#### DATA TO USE ####

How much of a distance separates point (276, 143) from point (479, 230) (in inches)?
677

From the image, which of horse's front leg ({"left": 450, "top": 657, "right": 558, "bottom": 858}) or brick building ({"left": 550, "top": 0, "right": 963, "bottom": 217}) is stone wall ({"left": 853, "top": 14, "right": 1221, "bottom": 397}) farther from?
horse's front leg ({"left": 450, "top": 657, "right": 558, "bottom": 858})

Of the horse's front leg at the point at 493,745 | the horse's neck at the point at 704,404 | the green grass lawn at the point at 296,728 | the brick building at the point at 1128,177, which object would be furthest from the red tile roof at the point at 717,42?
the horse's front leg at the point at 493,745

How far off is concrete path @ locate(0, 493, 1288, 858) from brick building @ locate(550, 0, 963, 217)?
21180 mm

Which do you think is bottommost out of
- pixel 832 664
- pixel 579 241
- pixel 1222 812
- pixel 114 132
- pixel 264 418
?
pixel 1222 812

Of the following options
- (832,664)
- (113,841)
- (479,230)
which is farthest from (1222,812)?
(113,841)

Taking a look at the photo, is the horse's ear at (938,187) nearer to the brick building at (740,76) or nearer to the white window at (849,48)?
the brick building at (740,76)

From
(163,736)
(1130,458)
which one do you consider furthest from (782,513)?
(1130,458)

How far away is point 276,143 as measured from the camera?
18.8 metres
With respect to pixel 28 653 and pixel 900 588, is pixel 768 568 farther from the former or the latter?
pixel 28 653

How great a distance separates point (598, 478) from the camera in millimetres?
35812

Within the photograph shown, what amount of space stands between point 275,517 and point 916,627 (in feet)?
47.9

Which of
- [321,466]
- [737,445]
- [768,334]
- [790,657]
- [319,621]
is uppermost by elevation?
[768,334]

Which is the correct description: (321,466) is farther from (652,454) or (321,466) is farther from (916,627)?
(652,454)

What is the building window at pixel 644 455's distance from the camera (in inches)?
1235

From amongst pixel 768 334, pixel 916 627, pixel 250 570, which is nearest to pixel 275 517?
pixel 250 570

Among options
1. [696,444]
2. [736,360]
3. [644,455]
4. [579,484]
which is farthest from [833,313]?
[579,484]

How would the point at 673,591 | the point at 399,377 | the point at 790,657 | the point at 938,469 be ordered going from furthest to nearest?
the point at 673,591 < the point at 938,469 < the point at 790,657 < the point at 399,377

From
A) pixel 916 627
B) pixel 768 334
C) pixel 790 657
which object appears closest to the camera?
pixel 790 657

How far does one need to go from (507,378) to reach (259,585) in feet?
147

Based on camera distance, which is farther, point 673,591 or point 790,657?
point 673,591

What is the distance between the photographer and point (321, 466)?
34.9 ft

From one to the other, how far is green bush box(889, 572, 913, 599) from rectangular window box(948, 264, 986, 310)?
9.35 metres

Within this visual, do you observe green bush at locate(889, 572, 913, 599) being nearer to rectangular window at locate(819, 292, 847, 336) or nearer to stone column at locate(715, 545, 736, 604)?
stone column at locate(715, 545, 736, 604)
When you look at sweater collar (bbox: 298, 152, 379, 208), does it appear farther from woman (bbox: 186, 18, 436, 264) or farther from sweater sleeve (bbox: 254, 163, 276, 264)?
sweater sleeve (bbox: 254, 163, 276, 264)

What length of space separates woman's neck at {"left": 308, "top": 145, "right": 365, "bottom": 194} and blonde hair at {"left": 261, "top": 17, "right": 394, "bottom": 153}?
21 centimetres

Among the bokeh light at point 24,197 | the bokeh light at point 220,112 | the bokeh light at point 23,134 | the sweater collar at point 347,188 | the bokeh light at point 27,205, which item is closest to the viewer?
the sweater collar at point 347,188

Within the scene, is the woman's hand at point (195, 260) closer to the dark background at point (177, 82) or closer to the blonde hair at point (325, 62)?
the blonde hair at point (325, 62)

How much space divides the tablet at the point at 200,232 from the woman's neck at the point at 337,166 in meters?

####

- _THE EXERCISE_:
Please set out every line of the rows above as a numbered list, leaving out the blank lines.

- _FINAL ANSWER_:
1. How much of a distance separates point (276, 143) from point (479, 230) (in inches)?
2. 677
3. From the image, which of horse's front leg ({"left": 450, "top": 657, "right": 558, "bottom": 858}) or brick building ({"left": 550, "top": 0, "right": 963, "bottom": 217}) is stone wall ({"left": 853, "top": 14, "right": 1221, "bottom": 397}) farther from?
4. horse's front leg ({"left": 450, "top": 657, "right": 558, "bottom": 858})
5. Of the horse's front leg at the point at 493,745 | the horse's neck at the point at 704,404 | the green grass lawn at the point at 296,728 | the brick building at the point at 1128,177, which object would be furthest from the red tile roof at the point at 717,42?
6. the horse's front leg at the point at 493,745
7. How far off is concrete path @ locate(0, 493, 1288, 858) from brick building @ locate(550, 0, 963, 217)?
8. 21180 mm
9. Which do you think is bottommost out of
10. - pixel 832 664
11. - pixel 579 241
12. - pixel 1222 812
13. - pixel 114 132
14. - pixel 264 418
15. ?
16. pixel 1222 812
17. Of the following options
18. - (832,664)
19. - (113,841)
20. - (479,230)
21. which is farthest from (1222,812)?
22. (113,841)
23. Taking a look at the photo, is the horse's ear at (938,187) nearer to the brick building at (740,76) or nearer to the white window at (849,48)?
24. the brick building at (740,76)
25. From
26. (163,736)
27. (1130,458)
28. which one do you consider furthest from (782,513)?
29. (1130,458)
30. How far away is point 276,143 as measured from the camera?
31. 18.8 metres
32. With respect to pixel 28 653 and pixel 900 588, is pixel 768 568 farther from the former or the latter?
33. pixel 28 653
34. How great a distance separates point (598, 478) from the camera in millimetres?
35. 35812
36. Within the photograph shown, what amount of space stands between point 275,517 and point 916,627 (in feet)?
37. 47.9
38. Which of
39. - [321,466]
40. - [737,445]
41. - [768,334]
42. - [790,657]
43. - [319,621]
44. is uppermost by elevation?
45. [768,334]
46. Which is the correct description: (321,466) is farther from (652,454) or (321,466) is farther from (916,627)?
47. (652,454)
48. What is the building window at pixel 644 455's distance from the camera (in inches)?
49. 1235
50. From amongst pixel 768 334, pixel 916 627, pixel 250 570, which is nearest to pixel 275 517?
51. pixel 250 570
52. Among options
53. 1. [696,444]
54. 2. [736,360]
55. 3. [644,455]
56. 4. [579,484]
57. which is farthest from [833,313]?
58. [579,484]
59. How would the point at 673,591 | the point at 399,377 | the point at 790,657 | the point at 938,469 be ordered going from furthest to nearest?
60. the point at 673,591 < the point at 938,469 < the point at 790,657 < the point at 399,377
61. From
62. A) pixel 916 627
63. B) pixel 768 334
64. C) pixel 790 657
65. which object appears closest to the camera?
66. pixel 790 657
67. How far does one need to go from (507,378) to reach (259,585) in feet?
68. 147
69. Based on camera distance, which is farther, point 673,591 or point 790,657?
70. point 673,591
71. What is the distance between the photographer and point (321, 466)?
72. 34.9 ft
73. From one to the other, how far is green bush box(889, 572, 913, 599) from rectangular window box(948, 264, 986, 310)?
74. 9.35 metres
75. Within this visual, do you observe green bush at locate(889, 572, 913, 599) being nearer to rectangular window at locate(819, 292, 847, 336) or nearer to stone column at locate(715, 545, 736, 604)?
76. stone column at locate(715, 545, 736, 604)
77. When you look at sweater collar (bbox: 298, 152, 379, 208), does it appear farther from woman (bbox: 186, 18, 436, 264) or farther from sweater sleeve (bbox: 254, 163, 276, 264)?
78. sweater sleeve (bbox: 254, 163, 276, 264)
79. What length of space separates woman's neck at {"left": 308, "top": 145, "right": 365, "bottom": 194} and blonde hair at {"left": 261, "top": 17, "right": 394, "bottom": 153}?
80. 21 centimetres
81. Among the bokeh light at point 24,197 | the bokeh light at point 220,112 | the bokeh light at point 23,134 | the sweater collar at point 347,188 | the bokeh light at point 27,205, which item is closest to the viewer?
82. the sweater collar at point 347,188
83. Within the scene, is the woman's hand at point (195, 260) closer to the dark background at point (177, 82) or closer to the blonde hair at point (325, 62)?
84. the blonde hair at point (325, 62)
85. How much space divides the tablet at the point at 200,232 from the woman's neck at the point at 337,166 in meters?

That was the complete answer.